NC Recovery Series: STEP Program Helps Duplin County Homeowner Recover

flooded home
Monday, March 25, 2019 - 9:43am

When Hurricane Florence made its landfall in North Carolina, thousands of businesses and homes were damaged or destroyed. 

Joseph Brown’s home in Chinquapin was flooded with five feet of water from the nearby Northeast Cape Fear River, which lies only a half-mile away. Flooding in the area was extensive, stretching 11 miles along the river from Chinquapin to the nearby town of Wallace.

Brown and his wife had been in their home less than a year when Hurricane Florence hit, and they evacuated to Georgia to stay with relatives. When they returned home, they found their home flooded with no power and a growing mold problem.

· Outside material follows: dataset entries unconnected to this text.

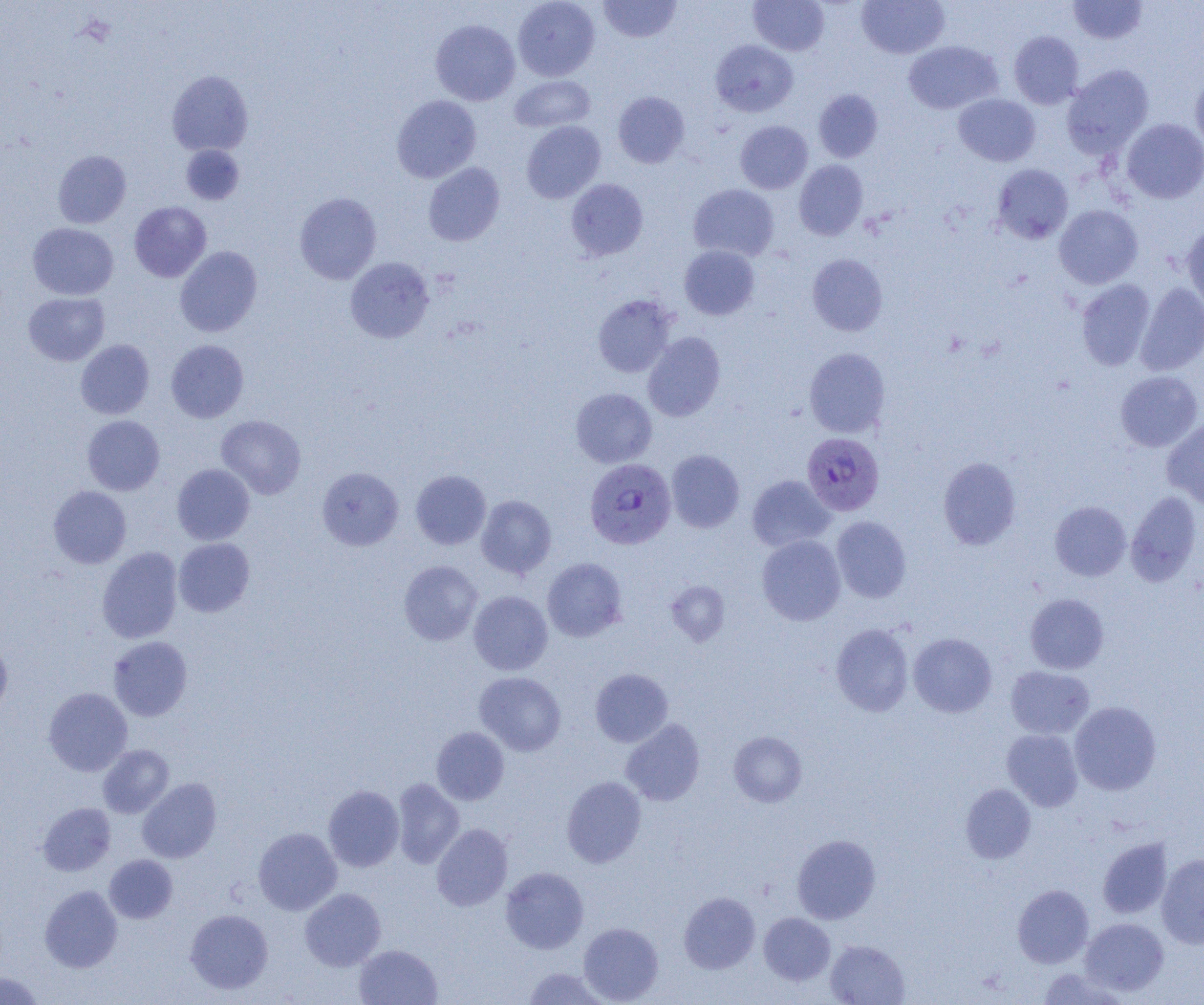
Approximate bounding boxes as (x1,y1)-(x2,y2) corner pairs in pixels. Uninfected red blood cell locations: (513,0)-(600,81), (598,0)-(682,43), (748,0)-(829,55), (856,0)-(949,59), (1068,0)-(1148,45), (430,19)-(520,105), (1009,31)-(1083,109), (710,40)-(798,117), (903,41)-(1003,114), (1062,64)-(1154,157), (167,70)-(253,156), (1190,72)-(1204,155), (510,75)-(595,132), (813,89)-(883,162), (613,91)-(689,168), (953,94)-(1040,166), (392,95)-(481,183), (1121,118)-(1204,204), (521,120)-(606,203), (735,121)-(813,194), (181,145)-(245,205), (53,150)-(131,228), (794,160)-(868,240), (423,162)-(505,246), (992,164)-(1073,244), (565,179)-(648,260), (688,184)-(779,261), (294,192)-(382,284), (129,201)-(211,282), (1054,204)-(1143,288), (1182,222)-(1204,312), (27,223)-(119,300), (679,245)-(760,320), (175,246)-(262,337), (807,254)-(888,336), (345,257)-(434,343), (1076,279)-(1155,370), (1136,282)-(1204,375), (23,292)-(110,366), (593,294)-(677,378), (643,331)-(725,421), (75,339)-(154,419), (166,340)-(249,422), (804,347)-(890,437), (1115,370)-(1203,452), (571,388)-(657,467), (82,415)-(164,495), (216,415)-(306,499), (1162,418)-(1204,508), (666,449)-(744,533), (938,457)-(1021,550), (172,464)-(255,545), (317,467)-(403,550), (411,470)-(491,549), (747,475)-(835,552), (48,486)-(131,569), (1126,490)-(1202,586), (476,495)-(556,578), (1050,501)-(1131,581), (831,516)-(911,603), (756,534)-(846,625), (174,538)-(255,617), (97,547)-(183,644), (542,557)-(627,642), (398,560)-(483,646), (666,580)-(730,646), (469,591)-(552,675), (1024,593)-(1109,674), (831,623)-(914,716), (908,633)-(996,717), (0,635)-(13,720), (108,636)-(192,721), (1005,666)-(1094,739), (590,668)-(673,747), (474,671)-(566,756), (43,687)-(132,776), (1069,701)-(1161,795), (621,719)-(705,806), (431,727)-(509,805), (1002,729)-(1083,811), (728,731)-(807,807), (98,745)-(174,818), (562,776)-(646,867), (137,778)-(221,863), (392,778)-(465,869), (960,783)-(1036,864), (323,785)-(404,871), (38,802)-(116,876), (431,823)-(513,911), (253,827)-(342,915), (792,834)-(881,924), (1098,838)-(1173,919), (1156,854)-(1204,949), (104,855)-(178,923), (500,866)-(589,954), (1012,884)-(1093,968), (40,885)-(123,972), (300,888)-(385,971), (679,891)-(760,973), (185,908)-(273,994), (759,912)-(835,985), (1080,917)-(1169,996), (578,922)-(664,1004), (825,939)-(910,1005), (354,944)-(442,1005), (522,967)-(612,1004), (1037,968)-(1126,1004), (0,972)-(45,1004). Plasmodium falciparum-infected red blood cell locations: (802,433)-(884,515), (584,458)-(676,550). Slide-level diagnosis: Plasmodium falciparum. Image is 1204×1005 pixels. Optical microscopy. 1000x magnification. Thin blood smear. Single field of view.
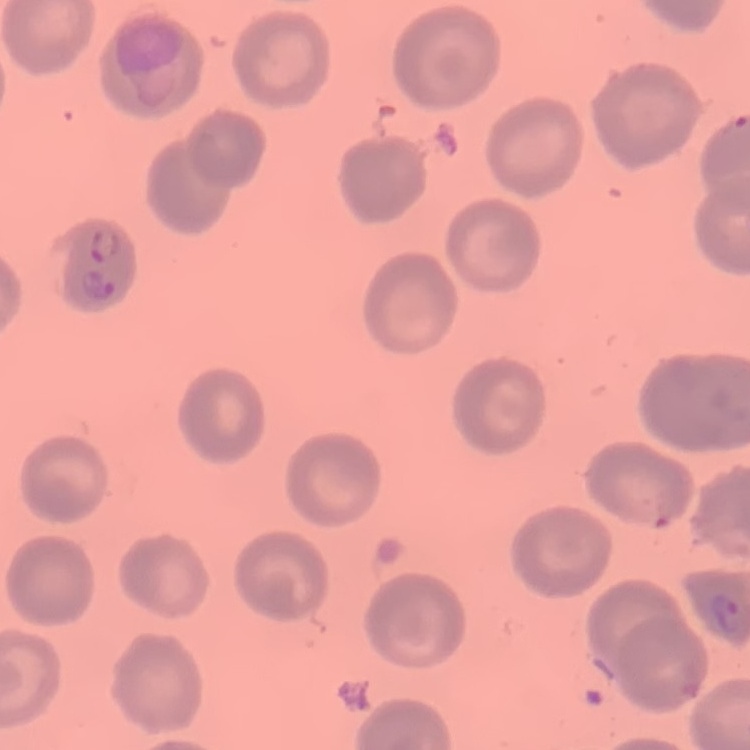
erythrocyte morphology = no rouleaux formation
image type = one tile cut from a larger photomicrograph
preparation = thin blood film
stain = Field's or Giemsa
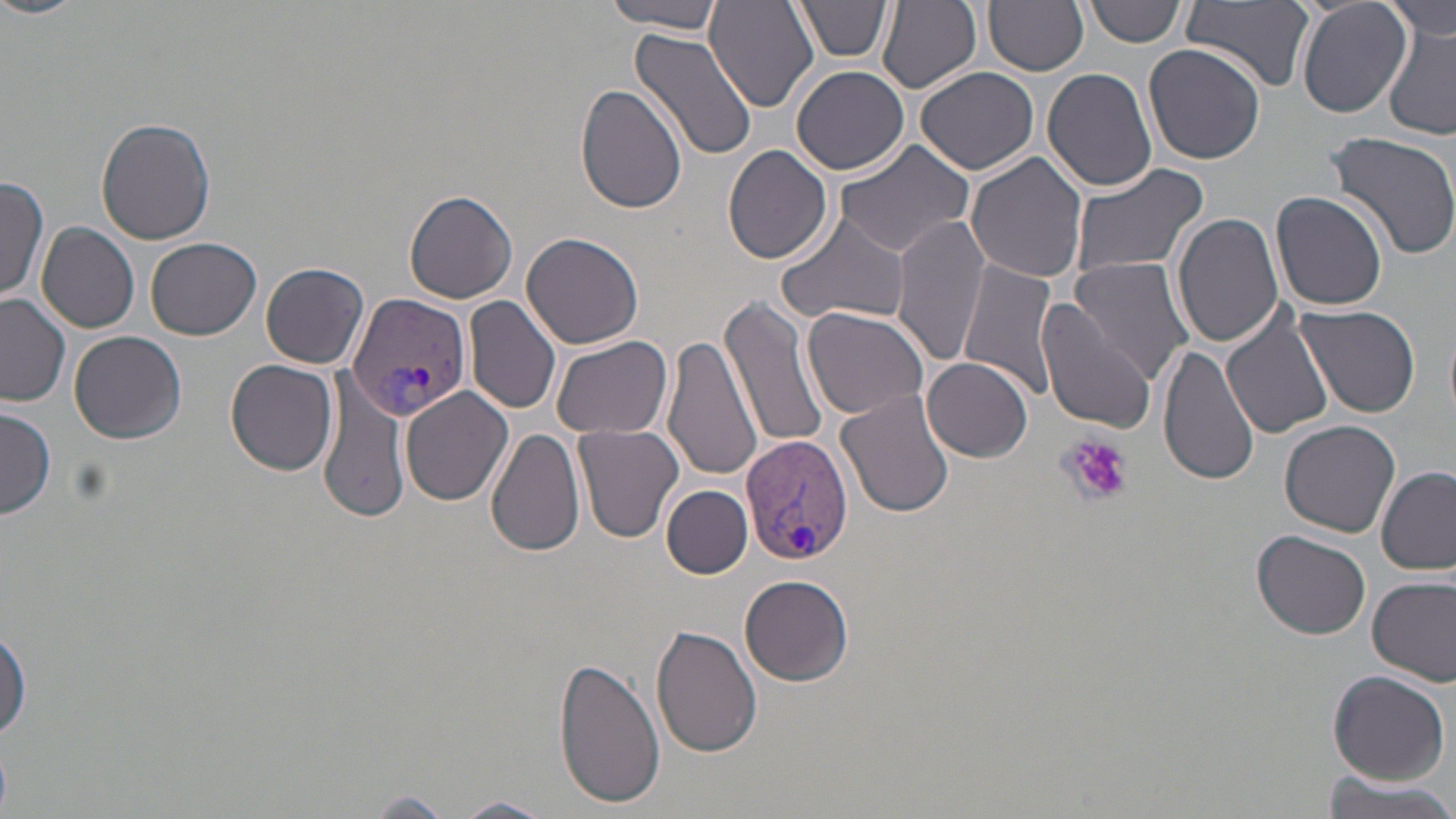

Summary:
  - Coordinate format: approximate bounding boxes as (x1,y1)-(x2,y2) corner pairs in pixels
  - Uninfected red blood cell locations: (0,0)-(84,22), (604,0)-(729,32), (878,0)-(981,93), (986,0)-(1088,76), (1294,0)-(1411,119), (1385,0)-(1455,42), (706,1)-(817,113), (793,1)-(895,62), (1085,1)-(1185,47), (1183,1)-(1315,92), (1383,25)-(1456,139), (629,29)-(759,161), (1144,43)-(1266,166), (791,65)-(910,174), (915,65)-(1039,175), (1042,67)-(1159,193), (575,84)-(688,216), (95,117)-(216,245), (1319,130)-(1456,260), (833,137)-(978,260), (723,143)-(832,264), (967,152)-(1088,284), (1067,160)-(1209,282), (0,176)-(49,304), (404,190)-(518,304), (1271,191)-(1390,312), (1172,210)-(1285,347), (774,213)-(912,326), (892,213)-(991,368), (36,220)-(139,332), (521,231)-(643,350), (147,237)-(261,340), (1068,256)-(1195,385), (957,258)-(1060,401), (261,261)-(369,369), (0,294)-(71,407), (719,294)-(831,454), (463,295)-(562,415), (1037,297)-(1153,432), (1294,303)-(1422,419), (1221,304)-(1338,439), (801,305)-(932,421), (70,329)-(186,444), (552,334)-(674,438), (664,335)-(762,483), (1157,338)-(1260,488), (923,356)-(1034,461), (227,359)-(340,475), (317,382)-(409,525), (401,386)-(513,506), (837,392)-(958,519), (0,403)-(56,521), (1280,417)-(1400,536), (572,423)-(686,545), (486,428)-(586,557), (1376,467)-(1455,576), (662,485)-(752,578), (1252,530)-(1371,640), (740,574)-(854,686), (1367,574)-(1456,685), (0,625)-(30,741), (650,625)-(761,758), (554,656)-(665,810), (1327,670)-(1448,784), (1319,774)-(1456,819), (360,793)-(457,817), (448,796)-(556,819)
  - Platelet locations: (1061,435)-(1132,505)
  - Plasmodium vivax-infected red blood cell locations: (345,292)-(472,422), (741,432)-(855,569)
  - Slide-level diagnosis: Plasmodium vivax
  - Modality: optical microscopy
  - Stain: May-Grünwald-Giemsa
  - Field of view: single
  - Magnification: 1000x
  - Preparation: thin blood smear
  - Image size: 1456×819 pixels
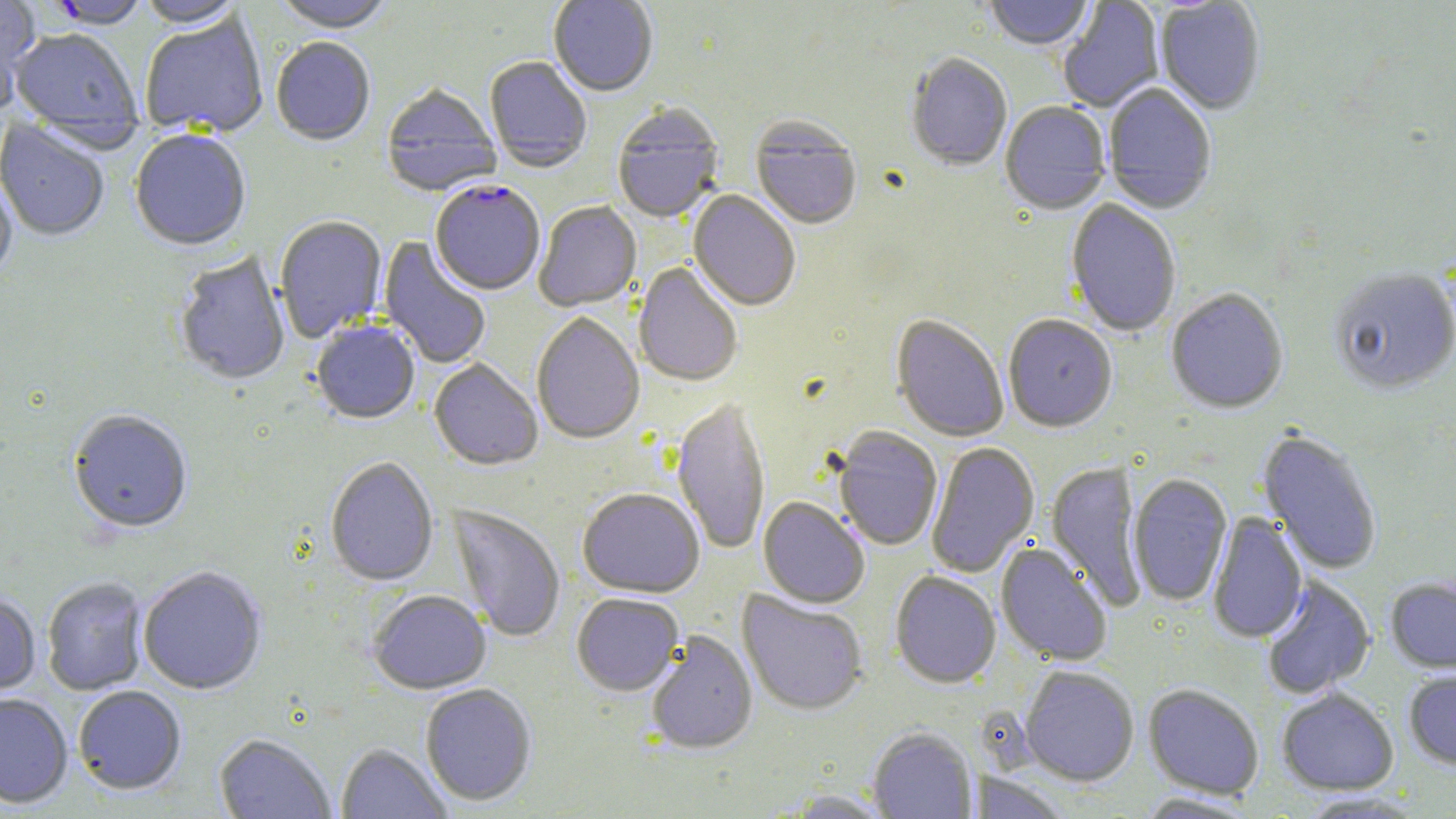
Summary:
  - Coordinate format: approximate bounding boxes as (x1,y1)-(x2,y2) corner pairs in pixels
  - Plasmodium falciparum-infected red blood cell locations: (44,1)-(150,31), (430,182)-(545,297)
  - Uninfected red blood cell locations: (0,0)-(40,113), (271,0)-(396,36), (548,0)-(658,98), (983,0)-(1094,53), (1058,0)-(1165,113), (134,1)-(247,30), (1155,1)-(1266,116), (139,15)-(269,139), (10,29)-(143,149), (271,40)-(375,147), (905,55)-(1012,172), (484,57)-(592,173), (1103,84)-(1216,216), (381,85)-(501,198), (999,103)-(1111,217), (612,106)-(724,225), (0,119)-(109,243), (750,119)-(862,232), (130,131)-(251,253), (0,174)-(17,285), (687,191)-(800,312), (1065,200)-(1181,338), (534,201)-(642,313), (275,216)-(387,343), (378,236)-(492,370), (174,252)-(291,387), (633,264)-(742,388), (1329,271)-(1456,397), (1166,290)-(1288,415), (531,313)-(645,446), (891,315)-(1009,443), (1003,316)-(1117,434), (311,322)-(420,425), (429,360)-(543,471), (672,398)-(770,556), (68,411)-(192,536), (832,427)-(942,552), (1256,428)-(1383,575), (926,442)-(1040,578), (324,458)-(439,587), (1046,461)-(1148,611), (1128,474)-(1232,607), (577,489)-(705,599), (758,497)-(870,609), (447,505)-(565,644), (1207,513)-(1308,644), (996,542)-(1113,667), (138,567)-(267,696), (890,571)-(1001,689), (1260,575)-(1376,699), (41,577)-(148,695), (1386,577)-(1456,674), (737,590)-(868,717), (368,591)-(492,695), (0,594)-(41,697), (572,594)-(684,697), (645,631)-(758,756), (1020,666)-(1139,786), (1403,668)-(1456,770), (420,684)-(537,806), (1143,684)-(1264,799), (73,686)-(187,796), (1276,688)-(1399,796), (0,694)-(73,809), (867,728)-(978,819), (215,734)-(336,818), (337,744)-(451,819), (970,771)-(1070,819), (782,789)-(898,818), (1296,792)-(1429,818), (1134,793)-(1260,818)
  - Slide-level diagnosis: Plasmodium falciparum
  - Image size: 1456×819 pixels
  - Magnification: 1000x
  - Field of view: single
  - Preparation: thin blood smear
  - Stain: May-Grünwald-Giemsa
  - Modality: optical microscopy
Classify this cell by malaria status.
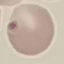

Uninfected.

Acquired by smartphone through the microscope eyepiece. Thin smear of blood. Giemsa-stained preparation. Cell patch, automatically extracted from a larger field of view and resized to 64 × 64 pixels.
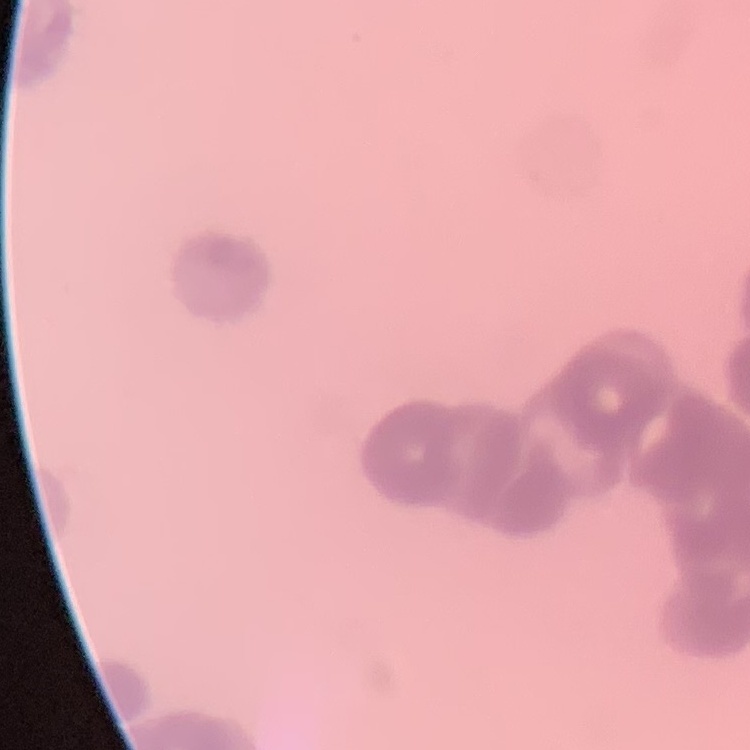
Summary:
  - Red blood cell morphology: rouleaux formation
  - Preparation: thin peripheral smear
  - Stain: Field's or Giemsa
  - Image type: one tile cut from a larger photomicrograph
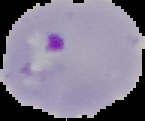
image size = 145×121 pixels
preparation = thin blood smear
image type = segmented cell region with the area outside set to black
result = Plasmodium parasites identified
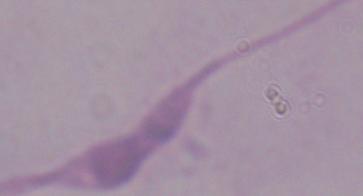
Photomicrograph. A Leishmania parasite is shown. Captured at 1000x magnification.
Identify the cell.
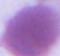

An erythrocyte.

Summary:
  - Magnification: 1000x
  - Modality: photomicrograph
Give the preparation type.
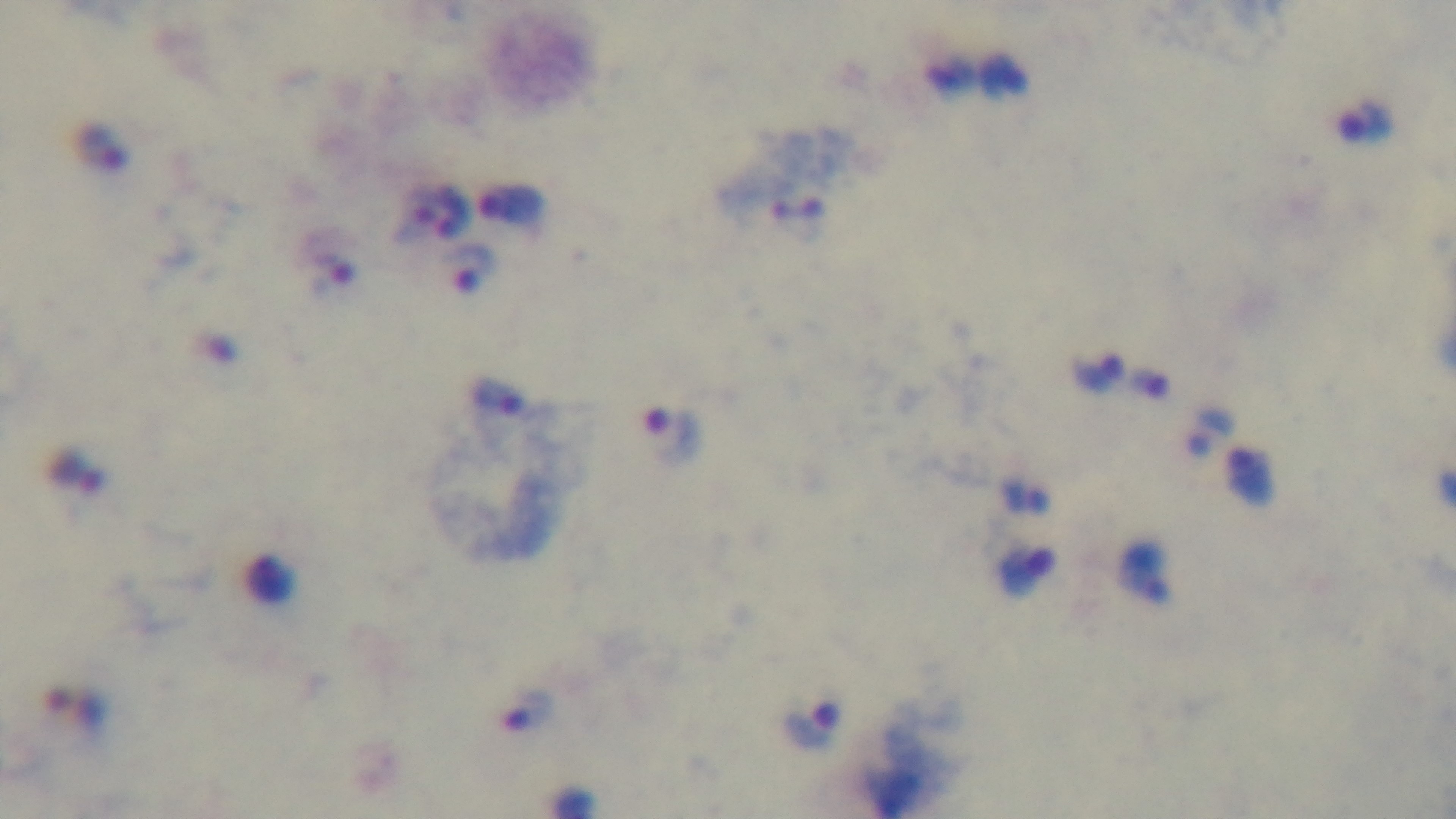

It is a thick blood film.

capture = mounted 4K digital camera
field of view = one from the slide
malaria status = positive
modality = light microscopy
stain = Giemsa
objective = 100x oil immersion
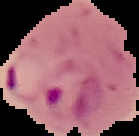

{
  "preparation": "thin blood film",
  "image_type": "cell region segmented out of the field of view; surrounding area masked to black",
  "result": "malaria parasites identified",
  "image_size": "139×136 pixels"
}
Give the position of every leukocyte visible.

Volunteers from North Carolina Baptists on Mission, including college students from Kentucky, Tennessee, and Pennsylvania, have been working on Brown’s home. NCBM have mucked out the house, removing the waterlogged wallboard, insulation, flooring, furniture and clothing. Unfortunately, Brown also lost a vehicle in the flood. The Browns are currently living in a travel trailer provided by FEMA while the Sheltering and Temporary Essential Power (STEP) program makes partial repairs to get them back into their home. STEP uses contractors and voluntary disaster relief organizations for emergency repairs to homes to make them safe, sanitary and functional, so families can return home quickly.

“I am very appreciative of everything that’s been done to help,” he said. When asked if he had any advice about hurricane preparations for others, Brown said, “Don’t take it lightly when given warnings, get flood insurance, and try to avoid a flood prone area when purchasing property.”

More than 1,600 homes have been completed and over 3,200  homes are underway through the STEP program. More than 4,200 homeowners are registered for the program. Thirteen general contractors and voluntary relief groups like Baptists on Mission and United Methodist Disaster Relief are working to complete repairs to those homes by early April. 

Hurricane Florence left a path of destruction and flooding through the state in September 2018. Since then, North Carolinians, with the help of federal and state resources, as well as nonprofit groups, have worked to rebuild hard hit areas. These stories showcase their recovery journeys as North Carolinians move forward rebuilding with strength and resilience.